Is this supposed to suggest that we are the only democracy? Or that we are the only democracy with a decent standard of living? That would be nonsense. Perhaps it is merely suggesting that when the conditions of your life are OK you would rather not take the trouble to move -- away from family, friends and your native language. The suggestion that the U.S. is the "best" country is not as clear as it might have been a half century or more ago.

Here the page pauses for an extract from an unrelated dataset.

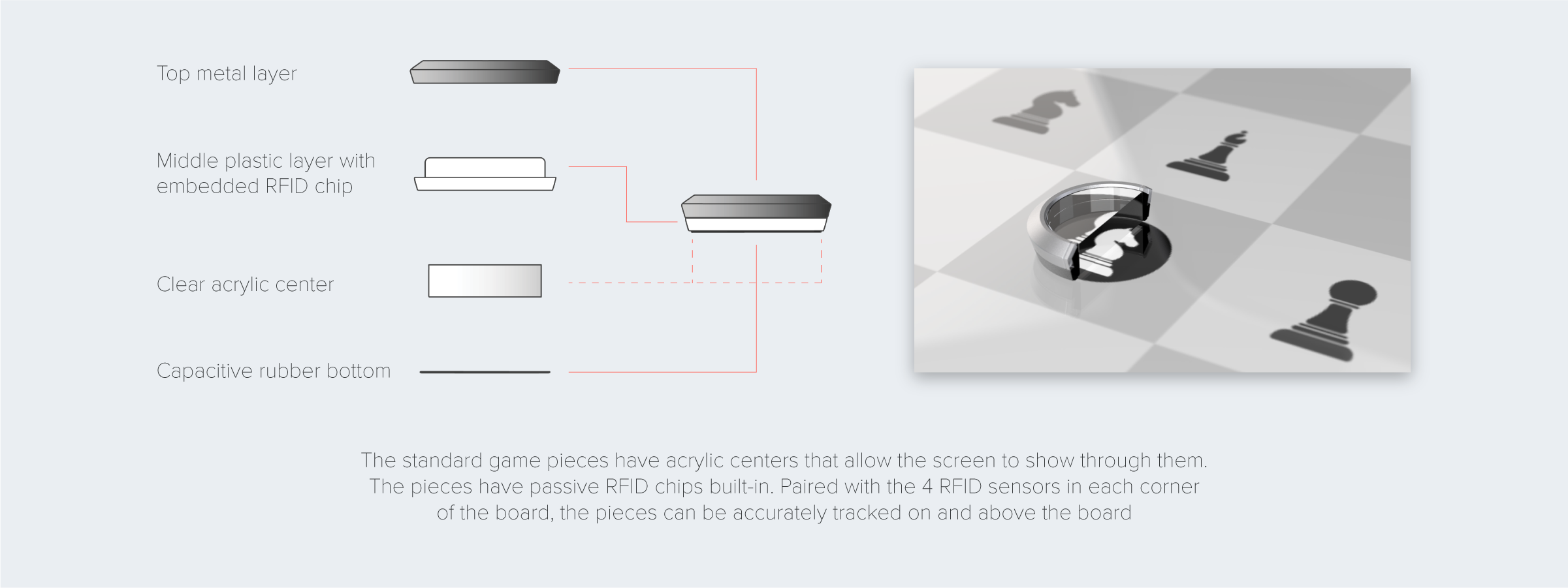 Top metal layer

Middle plastic layer with embedded RFID chip

Clear acrylic center

Capacitive rubber bottom

The standard game pieces have acrylic centers that allow the screen to show through them. The pieces have passive RFID chips built-in. Paired with the 4 RFID sensors in each corner of the board, the pieces can be accurately tracked on and above the board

We may have differences in policy, but we all believe in the rights enshrined in our Constitution. We may have different opinions, but we believe in the same promise that says this is a place where you can make it if you try. We may have different backgrounds, but we believe in the same dream that says this is a country where anything's possible. No matter who you are. No matter where you come from.
So people who haven't "made it" haven't tried? Do we all believe this? OK, at one time, when most of the wealth in Europe, say, was inherited or stolen, America was THE land of opportunity. Things have changed, though. My father went to City College in New York, which at the time was free and one of the best colleges in the country. CCNY is no longer free and no longer one of the best (though it's still pretty good). Wages have been stagnant in the U.S. for 30 years or more. The gains of the labor movement have been eroded, and the protections of the New and Fair Deals and Great Society have been weakened. The U.S. trails a lot of the democratic (and undemocratic) countries of the world by many measures, though not in self-congratulatory talk of American exceptionalism. We have lost a lot by fighting too many wars that went unpaid for -- wars fed by our inflated image of ourselves and our virtue. Of course, Obama can't say this in public, but it's true nonetheless.
We do big things. From the earliest days of our founding, America has been the story of ordinary people who dare to dream. That's how we win the future.
It's also the country of wealth built on slavery and sweatshops and broken treaties with Native Americans. It's a country of gunboat diplomacy in the service of United Fruit. It is a country of Robber Barons, Wall Street fatcats, Big Coal, Big Oil, Enron and Big Bank speculators. It is now a country with an historically wide gulf between rich and poor, and with no political party firmly enough on the side of the non-rich to talk seriously about the problem.
This was, in many ways, not bad for a State Of The Union address -- better than the crap from Nixon, Reagan, Bush I and Bush II. It actually had a few good parts. And, of course, we really can't expect a SOTU speech to be serious and penetrating -- our political culture simply doesn't allow for that. I would give Obama a gentleman's C except that Ivy League grade inflation has pushed this to an A- .
WTF ! (and I don't mean Win The Future).